I think 1 Corinthians 13 gives us something by which we can measure what true love is and what it is not. “True love” is defined as the highest love one can have. It is God’s love for man and man’s love for God. It is also love for one another. God’s love is unconditional love, as demonstrated in 1 Corinthians 13. But that doesn’t mean that God’s love is not unattainable for man, or God would not have put it in Scripture to teach us. Christ was the ultimate demonstration of love and we are to follow His example.

According to 1 Corinthians 13, Love is not:
Prideful, false, deceitful, or hypocritical. It is not jealous. It does not seek to build one’s self up; is not arrogant. Love does not act unbecomingly or dishonorably; does not seek its own good (selfish); love isn’t angered easily nor keeps a record of another’s wrongs. Love doesn’t delight in evil or injustice.
Love is:
Patient, longsuffering, perseverant. Love serves others. Love rejoices in truth—not just spoken truth, but truth in all revealed spheres of reality, morality, divine truth. Love always protects and guards closely; love has faith in and trusts; love is hopeful and expectant. Love stands fast.

This love is true emotion, so much so that it sacrificed itself for the sake of regaining the love that was lost in the garden.
Seeing what the nature of true love is and what it is not, we need to ask if that is what the culture means when it says, “If it feels right, do it.” It actually is superficial compared to Corinthians.

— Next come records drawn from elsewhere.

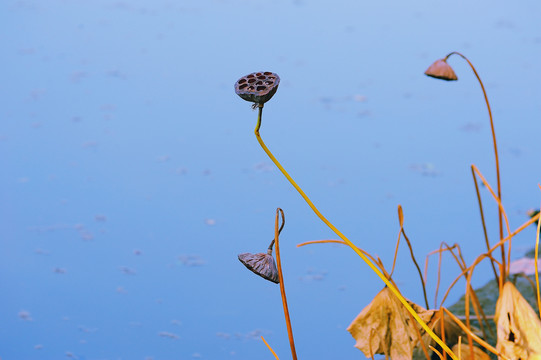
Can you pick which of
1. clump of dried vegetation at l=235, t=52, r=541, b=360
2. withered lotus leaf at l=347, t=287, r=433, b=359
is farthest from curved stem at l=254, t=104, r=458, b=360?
withered lotus leaf at l=347, t=287, r=433, b=359

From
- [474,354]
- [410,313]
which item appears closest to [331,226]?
[410,313]

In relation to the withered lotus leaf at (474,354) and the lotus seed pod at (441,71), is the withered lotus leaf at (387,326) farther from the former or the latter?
the lotus seed pod at (441,71)

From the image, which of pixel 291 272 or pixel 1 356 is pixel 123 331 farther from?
pixel 291 272

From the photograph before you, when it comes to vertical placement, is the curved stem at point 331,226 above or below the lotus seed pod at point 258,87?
below

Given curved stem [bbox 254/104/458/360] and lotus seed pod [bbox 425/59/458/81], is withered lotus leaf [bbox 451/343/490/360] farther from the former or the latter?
lotus seed pod [bbox 425/59/458/81]

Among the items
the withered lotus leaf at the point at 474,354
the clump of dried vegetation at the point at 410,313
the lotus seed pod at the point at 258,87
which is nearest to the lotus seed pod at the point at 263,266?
the clump of dried vegetation at the point at 410,313

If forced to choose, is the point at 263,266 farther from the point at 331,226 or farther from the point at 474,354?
the point at 474,354
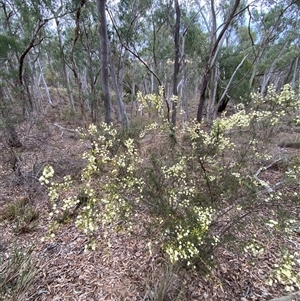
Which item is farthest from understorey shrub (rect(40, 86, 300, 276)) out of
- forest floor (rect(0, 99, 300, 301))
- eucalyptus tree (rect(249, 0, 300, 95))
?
eucalyptus tree (rect(249, 0, 300, 95))

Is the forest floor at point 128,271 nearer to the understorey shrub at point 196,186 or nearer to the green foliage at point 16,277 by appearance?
the green foliage at point 16,277

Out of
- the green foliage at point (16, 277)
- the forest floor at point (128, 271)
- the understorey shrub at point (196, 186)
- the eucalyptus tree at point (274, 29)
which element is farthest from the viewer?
the eucalyptus tree at point (274, 29)

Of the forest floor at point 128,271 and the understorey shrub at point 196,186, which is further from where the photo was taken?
the forest floor at point 128,271

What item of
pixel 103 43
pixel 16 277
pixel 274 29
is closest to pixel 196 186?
pixel 16 277

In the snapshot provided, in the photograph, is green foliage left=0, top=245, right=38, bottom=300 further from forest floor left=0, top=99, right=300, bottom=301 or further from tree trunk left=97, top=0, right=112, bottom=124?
tree trunk left=97, top=0, right=112, bottom=124

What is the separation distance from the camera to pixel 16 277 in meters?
1.52

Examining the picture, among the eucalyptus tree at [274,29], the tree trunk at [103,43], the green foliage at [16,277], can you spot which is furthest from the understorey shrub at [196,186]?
the eucalyptus tree at [274,29]

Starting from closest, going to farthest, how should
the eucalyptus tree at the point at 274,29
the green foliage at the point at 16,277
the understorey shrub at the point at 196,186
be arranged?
the understorey shrub at the point at 196,186 → the green foliage at the point at 16,277 → the eucalyptus tree at the point at 274,29

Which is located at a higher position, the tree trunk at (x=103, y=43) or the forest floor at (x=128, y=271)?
the tree trunk at (x=103, y=43)

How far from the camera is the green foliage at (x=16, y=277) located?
139 centimetres

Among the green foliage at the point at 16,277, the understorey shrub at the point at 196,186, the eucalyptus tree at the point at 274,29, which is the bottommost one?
the green foliage at the point at 16,277

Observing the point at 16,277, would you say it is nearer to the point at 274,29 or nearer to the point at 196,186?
the point at 196,186

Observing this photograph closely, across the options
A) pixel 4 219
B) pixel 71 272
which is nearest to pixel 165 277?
pixel 71 272

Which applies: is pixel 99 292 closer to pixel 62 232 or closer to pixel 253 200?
pixel 62 232
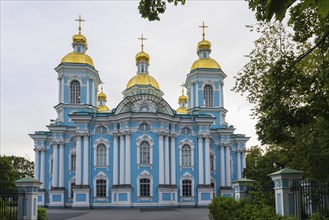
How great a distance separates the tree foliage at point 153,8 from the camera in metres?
6.42

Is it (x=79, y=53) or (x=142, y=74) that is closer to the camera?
(x=79, y=53)

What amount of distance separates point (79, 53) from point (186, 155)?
49.9ft

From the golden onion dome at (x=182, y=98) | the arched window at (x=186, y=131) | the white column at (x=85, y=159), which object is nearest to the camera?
the white column at (x=85, y=159)

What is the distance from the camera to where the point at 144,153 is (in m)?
34.8

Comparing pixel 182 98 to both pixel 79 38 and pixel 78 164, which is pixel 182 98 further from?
pixel 78 164

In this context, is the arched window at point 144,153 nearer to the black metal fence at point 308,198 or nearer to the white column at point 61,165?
the white column at point 61,165

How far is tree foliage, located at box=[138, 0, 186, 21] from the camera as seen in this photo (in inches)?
253

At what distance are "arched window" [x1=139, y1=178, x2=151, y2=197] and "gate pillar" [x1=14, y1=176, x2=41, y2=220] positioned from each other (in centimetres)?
1969

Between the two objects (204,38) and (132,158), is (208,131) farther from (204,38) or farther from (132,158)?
(204,38)

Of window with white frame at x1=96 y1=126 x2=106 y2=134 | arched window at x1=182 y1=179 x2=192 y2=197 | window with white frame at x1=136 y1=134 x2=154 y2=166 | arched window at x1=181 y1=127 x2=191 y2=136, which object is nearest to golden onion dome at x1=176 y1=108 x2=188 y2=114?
arched window at x1=181 y1=127 x2=191 y2=136

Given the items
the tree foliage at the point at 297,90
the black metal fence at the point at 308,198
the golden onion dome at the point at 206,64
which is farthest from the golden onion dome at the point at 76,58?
the black metal fence at the point at 308,198

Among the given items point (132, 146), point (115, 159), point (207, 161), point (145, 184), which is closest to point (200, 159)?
point (207, 161)

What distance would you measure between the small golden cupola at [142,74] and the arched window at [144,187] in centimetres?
1102

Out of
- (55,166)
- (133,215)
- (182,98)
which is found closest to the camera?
(133,215)
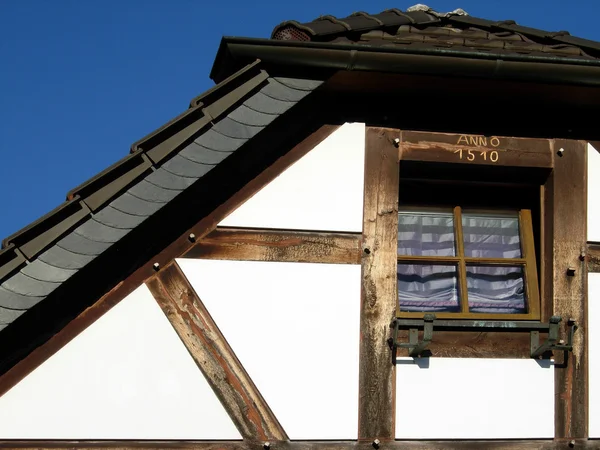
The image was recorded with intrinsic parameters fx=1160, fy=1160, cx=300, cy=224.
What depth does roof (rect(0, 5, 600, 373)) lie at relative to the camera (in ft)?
19.7

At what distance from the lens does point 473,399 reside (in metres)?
6.58

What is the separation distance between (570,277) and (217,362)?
2.16 meters

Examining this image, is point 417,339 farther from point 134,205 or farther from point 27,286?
point 27,286

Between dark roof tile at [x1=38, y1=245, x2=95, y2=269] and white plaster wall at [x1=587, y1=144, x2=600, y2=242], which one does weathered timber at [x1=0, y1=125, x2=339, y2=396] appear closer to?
dark roof tile at [x1=38, y1=245, x2=95, y2=269]

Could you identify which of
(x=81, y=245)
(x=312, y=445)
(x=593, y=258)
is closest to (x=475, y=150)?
(x=593, y=258)

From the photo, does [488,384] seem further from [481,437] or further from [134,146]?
[134,146]

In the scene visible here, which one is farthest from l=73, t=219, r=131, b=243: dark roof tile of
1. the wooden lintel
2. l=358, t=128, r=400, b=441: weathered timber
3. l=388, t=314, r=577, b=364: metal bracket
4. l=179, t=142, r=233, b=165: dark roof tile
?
the wooden lintel

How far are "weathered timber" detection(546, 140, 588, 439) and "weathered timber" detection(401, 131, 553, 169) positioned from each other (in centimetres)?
13

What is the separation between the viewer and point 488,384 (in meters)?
6.61

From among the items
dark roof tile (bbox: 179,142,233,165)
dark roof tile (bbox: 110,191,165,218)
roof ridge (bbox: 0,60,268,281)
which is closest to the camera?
roof ridge (bbox: 0,60,268,281)

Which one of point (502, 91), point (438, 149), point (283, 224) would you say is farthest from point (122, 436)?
point (502, 91)

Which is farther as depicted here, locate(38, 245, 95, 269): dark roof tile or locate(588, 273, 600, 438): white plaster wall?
locate(588, 273, 600, 438): white plaster wall

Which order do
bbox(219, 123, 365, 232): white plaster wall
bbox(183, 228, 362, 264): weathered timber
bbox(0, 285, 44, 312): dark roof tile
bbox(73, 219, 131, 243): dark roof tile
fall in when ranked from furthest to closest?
bbox(219, 123, 365, 232): white plaster wall, bbox(183, 228, 362, 264): weathered timber, bbox(73, 219, 131, 243): dark roof tile, bbox(0, 285, 44, 312): dark roof tile

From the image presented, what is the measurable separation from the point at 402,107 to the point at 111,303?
2145 millimetres
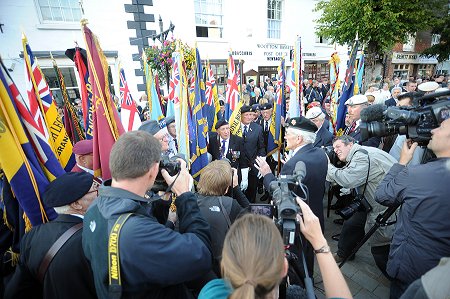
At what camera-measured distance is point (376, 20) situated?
438 inches

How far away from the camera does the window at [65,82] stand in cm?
900

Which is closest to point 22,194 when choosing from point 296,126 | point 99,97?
point 99,97

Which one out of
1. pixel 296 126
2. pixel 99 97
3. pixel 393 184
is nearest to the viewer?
pixel 393 184

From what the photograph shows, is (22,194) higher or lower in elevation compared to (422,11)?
lower

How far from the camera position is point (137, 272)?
1175 mm

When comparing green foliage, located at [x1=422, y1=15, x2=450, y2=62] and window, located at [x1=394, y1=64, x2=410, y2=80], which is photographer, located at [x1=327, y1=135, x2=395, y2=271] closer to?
green foliage, located at [x1=422, y1=15, x2=450, y2=62]

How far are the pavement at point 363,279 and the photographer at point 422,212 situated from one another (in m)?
0.98

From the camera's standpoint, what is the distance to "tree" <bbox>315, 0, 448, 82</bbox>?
11094mm

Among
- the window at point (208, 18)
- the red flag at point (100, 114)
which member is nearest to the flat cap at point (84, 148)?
the red flag at point (100, 114)

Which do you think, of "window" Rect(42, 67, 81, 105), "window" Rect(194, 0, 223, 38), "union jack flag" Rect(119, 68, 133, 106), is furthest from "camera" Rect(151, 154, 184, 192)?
"window" Rect(194, 0, 223, 38)

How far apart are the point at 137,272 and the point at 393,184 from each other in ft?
6.22

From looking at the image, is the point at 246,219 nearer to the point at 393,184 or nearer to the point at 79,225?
the point at 79,225

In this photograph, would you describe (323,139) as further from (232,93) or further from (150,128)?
(150,128)

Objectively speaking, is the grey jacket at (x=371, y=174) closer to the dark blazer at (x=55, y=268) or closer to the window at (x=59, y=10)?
the dark blazer at (x=55, y=268)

Second, I would also ask if one considers one’s self moral. An atheist might deny the existence of morality. Yet, if he or she is wronged, what is the response? My point is, like it or not, agree or not, humans have been created to be the image of God. That does not necessarily mean God’s physical form, but His nature. He has instilled that nature within us. So that we will know what His morality is, He has told us throughout Scripture. He has specifically told us what sexual immorality is in all its forms. They include sex between people of the same sex; sex outside the bounds of marriage; sex that is a perversion…the forms of sex that are expressed in your question. So, if one considers himself moral, that morality is from God and he can’t agree that today’s culture is moral when it allows sex freely in any form.
I hope I’ve given you some perspectives into ways you can respond to today’s cultural definition of love.